Tapera, atau Tabungan Perumahan Rakyat, adalah program yang diinisiasi pemerintah dengan tujuan mulia untuk membantu masyarakat memiliki rumah sendiri.
Di tengah perubahan Upah Minimum Provinsi (UMP) tahun 2024 yang telah ditetapkan oleh pemerintah berdasarkan Peraturan Pemerintah Nomor 51 Tahun 2023 Tentang Perubahan Atas Peraturan Pemerintah Nomor 36 Tahun 2021 Tentang Pengupahan, program Tapera menjadi sorotan penting. Nilai rata-rata UMP tahun 2024 adalah Rp3.113.359,85.
Kritik terhadap Tapera menjadi relevan karena program ini melibatkan dana besar dan berdampak langsung pada kesejahteraan masyarakat.
Dalam konsepnya, Tapera dirancang untuk memberikan kesempatan kepada masyarakat, terutama pekerja berpenghasilan rendah, agar dapat memiliki hunian layak dengan menabung dalam jangka waktu panjang. Dengan potongan sebesar 2,5% dari UMP, dana yang terkumpul dari gaji seorang pekerja akan disalurkan untuk pembangunan atau pembelian rumah di masa depan. Misalnya, seorang pekerja yang kini berusia 30 tahun dan memiliki gaji sesuai UMP akan menyisihkan sekitar Rp77.833,99 setiap bulan untuk Tapera. Selama 30 tahun hingga usia pensiun 60 tahun, jumlah yang terkumpul adalah sekitar Rp28.020.236,40 tanpa memperhitungkan bunga atau keuntungan investasi.
Namun, apakah dana sebesar itu cukup untuk membeli rumah? Di banyak daerah di Indonesia, harga rumah sederhana bisa mencapai ratusan juta rupiah. Jadi, meskipun program ini diharapkan dapat meringankan beban masyarakat, kenyataannya dana yang terkumpul mungkin jauh dari cukup untuk membeli rumah, apalagi jika harga properti terus naik.
Kebermanfaatan Tapera menjadi pertanyaan besar. Kritik utama adalah program ini tidak efisien dan tidak tepat sasaran. Banyak yang merasa bahwa potongan gaji sebesar 2,5% bisa digunakan lebih efektif jika dikelola secara mandiri atau melalui investasi lain yang lebih menguntungkan. Selain itu, ada kekhawatiran bahwa dana yang dikelola oleh Tapera tidak akan diinvestasikan secara optimal, mengingat pengalaman buruk beberapa program pengelolaan dana sebelumnya di Indonesia.
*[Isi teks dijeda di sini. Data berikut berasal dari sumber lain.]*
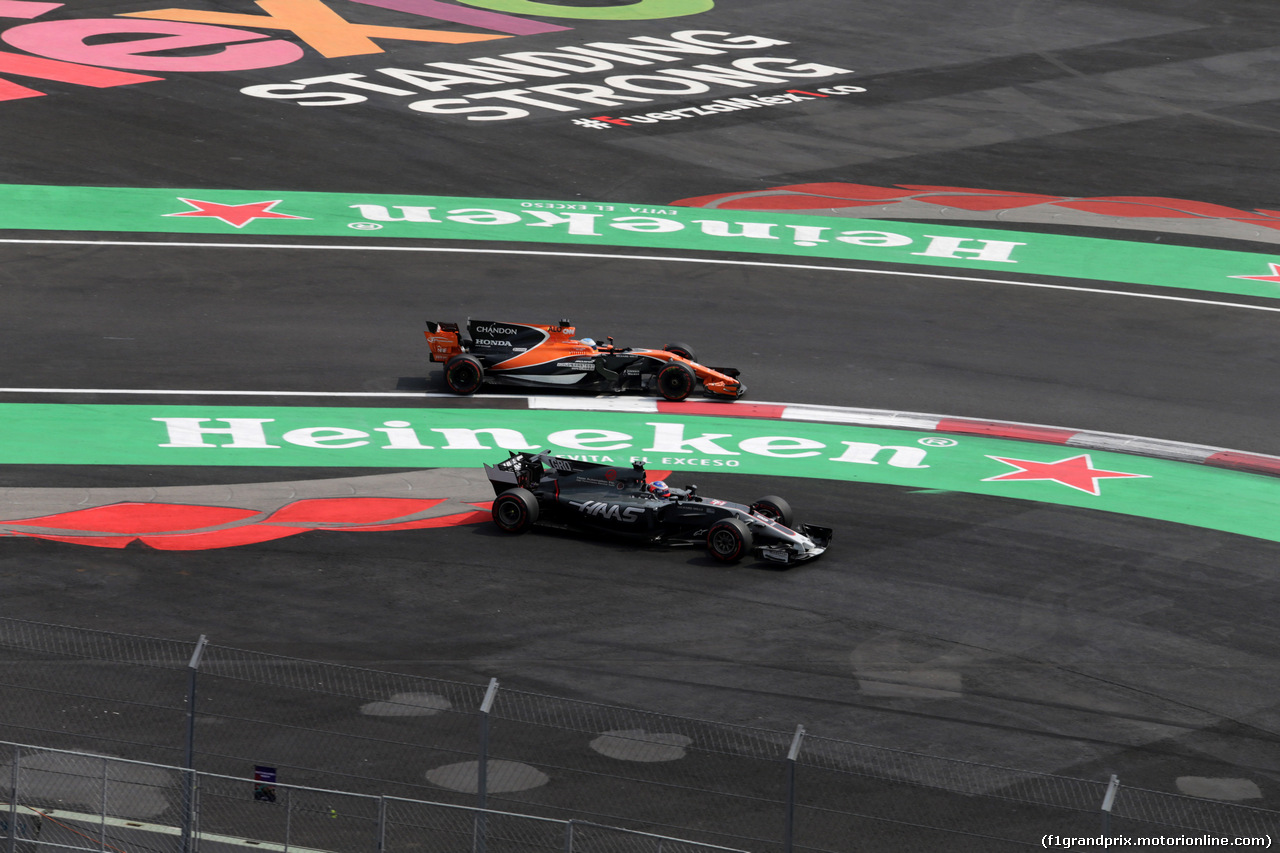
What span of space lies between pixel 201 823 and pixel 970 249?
91.4 feet

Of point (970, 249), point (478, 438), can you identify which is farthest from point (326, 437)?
point (970, 249)

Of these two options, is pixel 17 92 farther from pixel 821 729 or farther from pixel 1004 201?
pixel 821 729

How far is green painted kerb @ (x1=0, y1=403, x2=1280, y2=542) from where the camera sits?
2522 centimetres

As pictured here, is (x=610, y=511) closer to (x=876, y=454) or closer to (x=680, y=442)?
(x=680, y=442)

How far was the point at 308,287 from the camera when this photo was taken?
33969mm

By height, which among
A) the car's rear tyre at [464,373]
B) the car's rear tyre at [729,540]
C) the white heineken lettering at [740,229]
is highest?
the white heineken lettering at [740,229]

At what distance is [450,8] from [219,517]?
36682 mm

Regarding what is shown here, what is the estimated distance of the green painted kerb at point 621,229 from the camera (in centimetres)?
3712

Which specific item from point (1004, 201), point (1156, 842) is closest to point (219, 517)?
point (1156, 842)

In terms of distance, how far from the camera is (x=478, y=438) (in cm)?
2689

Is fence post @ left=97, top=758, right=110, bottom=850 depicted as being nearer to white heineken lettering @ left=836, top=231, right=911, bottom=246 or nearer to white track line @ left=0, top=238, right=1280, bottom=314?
white track line @ left=0, top=238, right=1280, bottom=314

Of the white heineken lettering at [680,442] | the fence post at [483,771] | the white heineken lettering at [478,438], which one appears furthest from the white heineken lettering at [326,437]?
the fence post at [483,771]

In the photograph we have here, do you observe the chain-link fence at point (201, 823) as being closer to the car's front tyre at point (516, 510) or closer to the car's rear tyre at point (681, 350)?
the car's front tyre at point (516, 510)

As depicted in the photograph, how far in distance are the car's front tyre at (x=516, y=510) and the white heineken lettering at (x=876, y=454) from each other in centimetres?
577
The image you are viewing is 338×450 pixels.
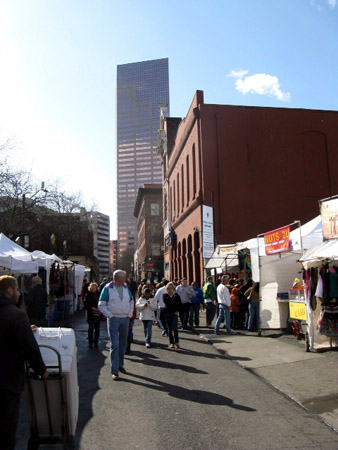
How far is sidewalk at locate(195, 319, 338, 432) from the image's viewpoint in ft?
19.2

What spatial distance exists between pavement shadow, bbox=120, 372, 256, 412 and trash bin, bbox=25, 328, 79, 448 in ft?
7.87

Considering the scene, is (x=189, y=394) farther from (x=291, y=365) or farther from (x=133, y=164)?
(x=133, y=164)

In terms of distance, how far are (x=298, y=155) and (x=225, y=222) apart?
6.80 metres

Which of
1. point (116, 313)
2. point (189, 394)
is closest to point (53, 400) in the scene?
point (189, 394)

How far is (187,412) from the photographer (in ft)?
17.7

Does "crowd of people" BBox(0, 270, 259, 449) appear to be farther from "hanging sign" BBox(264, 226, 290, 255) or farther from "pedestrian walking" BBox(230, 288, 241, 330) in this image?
"hanging sign" BBox(264, 226, 290, 255)

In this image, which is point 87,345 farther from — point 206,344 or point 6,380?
point 6,380

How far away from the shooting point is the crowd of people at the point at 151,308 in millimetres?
7441

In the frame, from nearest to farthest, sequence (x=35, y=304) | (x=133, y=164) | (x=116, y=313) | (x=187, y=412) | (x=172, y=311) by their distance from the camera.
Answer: (x=187, y=412)
(x=116, y=313)
(x=35, y=304)
(x=172, y=311)
(x=133, y=164)

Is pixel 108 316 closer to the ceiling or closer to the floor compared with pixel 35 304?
closer to the floor

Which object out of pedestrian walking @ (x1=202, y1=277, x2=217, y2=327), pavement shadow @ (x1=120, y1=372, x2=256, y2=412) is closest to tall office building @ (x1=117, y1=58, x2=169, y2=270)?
pedestrian walking @ (x1=202, y1=277, x2=217, y2=327)

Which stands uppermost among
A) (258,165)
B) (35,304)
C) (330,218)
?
(258,165)

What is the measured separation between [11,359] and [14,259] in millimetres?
7678

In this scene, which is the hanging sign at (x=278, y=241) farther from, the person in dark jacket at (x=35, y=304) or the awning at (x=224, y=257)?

Program Tapera Tidak Tepat Sasaran
Masalah yang muncul dalam pelaksanaan Program Tapera adalah ketidaktepatan sasaran. Banyak penerima manfaat Tapera bukan dari golongan masyarakat berpenghasilan rendah yang benar-benar membutuhkan. Sebagai contoh, banyak pegawai dengan pendapatan menengah hingga tinggi yang justru menerima manfaat dari program ini, sementara mereka yang benar-benar memerlukan bantuan, seperti buruh dan pekerja harian lepas, sering kali terabaikan.
Sebagian besar dana Tapera disalurkan kepada pegawai negeri dan karyawan perusahaan besar yang sebenarnya memiliki akses lebih baik terhadap kredit perumahan komersial. Sementara itu, kelompok masyarakat yang berpenghasilan rendah, yang seharusnya menjadi target utama program ini, justru kesulitan memenuhi persyaratan administratif dan mendapatkan informasi yang memadai tentang program ini.
Implikasi dari ketidaktepatan sasaran ini sangat signifikan. Tujuan utama Tapera untuk membantu masyarakat miskin memiliki rumah tidak tercapai. Alih-alih membantu mereka yang paling membutuhkan, program ini justru memperluas kesenjangan sosial dengan memberikan manfaat lebih besar kepada mereka yang sudah relatif mapan. Hal ini menimbulkan ketidakadilan dan mengurangi efektivitas program sebagai alat untuk mengurangi ketimpangan sosial.